[WORK ITEM] The entries below should be output exactly as written.

[EXTRACTED MATERIAL]
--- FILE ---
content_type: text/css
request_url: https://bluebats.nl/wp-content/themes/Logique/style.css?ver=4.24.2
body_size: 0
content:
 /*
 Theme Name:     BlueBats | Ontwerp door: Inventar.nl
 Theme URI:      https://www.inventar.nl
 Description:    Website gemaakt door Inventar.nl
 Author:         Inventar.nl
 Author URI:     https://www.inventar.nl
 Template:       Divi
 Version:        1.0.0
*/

[EXERCISE RESULT]
--- FILE ---
content_type: text/css
request_url: https://bluebats.nl/wp-content/themes/Logique/style.css?ver=4.24.2
body_size: 0
content:
 /*
 Theme Name:     BlueBats | Ontwerp door: Inventar.nl
 Theme URI:      https://www.inventar.nl
 Description:    Website gemaakt door Inventar.nl
 Author:         Inventar.nl
 Author URI:     https://www.inventar.nl
 Template:       Divi
 Version:        1.0.0
*/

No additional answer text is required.